Jun 15 2020

Docker and iptables

On the XWiki project, we use TestContainers to run our functional Selenium tests inside Docker containers, in order to test various configurations.

We've been struggling with various test flickering due to infra issues and it took us a long time to find out the issue. We could see for example problems from time to time starting the Ruyk docker container by TestContainers and we couldn't understand it. But we had plenty of other issues that were hard to track too.

After researching it we've found that the main issue was caused by the way we set up our iptables on our CI agents.

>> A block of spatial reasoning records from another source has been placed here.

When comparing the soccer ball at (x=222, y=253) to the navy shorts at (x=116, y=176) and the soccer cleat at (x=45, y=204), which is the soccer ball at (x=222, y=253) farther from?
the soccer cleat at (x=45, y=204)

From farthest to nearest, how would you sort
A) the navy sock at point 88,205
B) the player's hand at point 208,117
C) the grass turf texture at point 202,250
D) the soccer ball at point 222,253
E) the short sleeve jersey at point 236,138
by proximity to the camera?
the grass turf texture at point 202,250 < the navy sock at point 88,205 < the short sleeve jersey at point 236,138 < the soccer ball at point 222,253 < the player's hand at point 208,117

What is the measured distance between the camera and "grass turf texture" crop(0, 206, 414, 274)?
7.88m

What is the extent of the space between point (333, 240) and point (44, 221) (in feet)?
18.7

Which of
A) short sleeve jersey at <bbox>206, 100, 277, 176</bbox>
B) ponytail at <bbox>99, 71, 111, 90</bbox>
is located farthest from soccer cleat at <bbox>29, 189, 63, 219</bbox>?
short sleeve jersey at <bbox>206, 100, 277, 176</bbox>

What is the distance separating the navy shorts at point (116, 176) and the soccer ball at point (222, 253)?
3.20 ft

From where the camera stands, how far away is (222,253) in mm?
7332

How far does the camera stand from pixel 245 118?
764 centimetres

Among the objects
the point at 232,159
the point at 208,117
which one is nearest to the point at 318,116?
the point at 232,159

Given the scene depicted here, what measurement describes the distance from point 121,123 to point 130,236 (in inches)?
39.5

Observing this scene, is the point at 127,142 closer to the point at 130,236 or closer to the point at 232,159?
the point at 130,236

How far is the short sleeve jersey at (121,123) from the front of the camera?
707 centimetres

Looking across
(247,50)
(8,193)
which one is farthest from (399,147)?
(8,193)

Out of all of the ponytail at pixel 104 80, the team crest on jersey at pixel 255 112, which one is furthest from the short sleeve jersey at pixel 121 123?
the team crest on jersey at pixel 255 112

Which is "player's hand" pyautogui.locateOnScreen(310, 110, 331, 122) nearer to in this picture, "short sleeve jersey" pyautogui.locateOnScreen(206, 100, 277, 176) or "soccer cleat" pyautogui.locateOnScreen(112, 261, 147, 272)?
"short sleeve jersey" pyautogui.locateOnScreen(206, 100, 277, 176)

These agent machines have network interfaces exposed to the internet (on eth0 for example) and in order to be safe, our Infra Admin, had blocked all incoming and outgoing network traffic by default. The itables config was like this:

-A INPUT -i lo -j ACCEPT
-A INPUT -i br0 -j ACCEPT
-A INPUT -i tap0 -j ACCEPT
-A INPUT -i eth0 ... specific rules
-A OUTOUT -i eth0 ... specific rules
-A OUTPUT -o br0 -j ACCEPT
-A OUTPUT -o tap0 -j ACCEPT

Note that since we block all interfaces by default, we need to add explicit rules to allow some (lo, br0, tap0 in our case).

The problem is that Docker doesn't add rules for the INPUT/OUTPUT chains! It only adds iptable NAT rules (see Docker and iptables for more details). And it creates new network interfaces such as docker0 and br*. Since by default we forbid INPUT/OUPUT on all interfaces, this meant that the connections between container and the host were refused on lots of cases.

So we changed it to:

-A INPUT -i eth0 ... specific rules
-A OUTOUT -i eth0 ... specific rules
-A INPUT -i eth0 -j DROP
-A OUTPUT -o eth0 -j DROP

This config allows all internal interfaces to accept incoming/outgoing connections (INPUT/OUTPUT) while making sure that the eth0 only exposes the minimum to the internet.

This solved our docker network issues.

Feb 18 2020

STAMP, the end

The STAMP research project has been a boon for the XWiki open source project. It has allowed the project to gain a lot in terms of quality. There have been lots of areas of improvements but the main domains that have substantially benefited the quality are:

  • Increase of the test coverage. At the start of STAMP the XWiki project already had a substantial automated suite of tests covering 65.29% of the whole case base. Not only the project was able to increase it to over 71.4% (a major achievement for a large code base of 500K NCLOC such as XWiki) but also improve the quality of these tests themselves thanks to increasing the mutation score for them by using PIT/Descartes.
    • XWiki’s build and CI now fail when either coverage or mutation score are reduced
  • Addition of configuration testing. At the start of STAMP the XWiki project was only testing automatically a single configuration (latest HSQLDB + latest Jetty + latest Firefox). From time to time some testers were doing manual tests on different configurations but this was a very intensive process and very random and ad hoc. We were having a substantial number of issues raised in the XWiki issue tracker about configuration-related bugs. Thanks to STAMP the XWiki project has been able to cover all the configurations it supports and to execute its functional UI tests on all of them (every day, every week and every month based on different criteria). This is leading to a huge improvement in quality and in developer's productivity since developers don't need to manually setup multiple environments on their machine to test their new code (that was very time-consuming and difficult when onboarding new developers).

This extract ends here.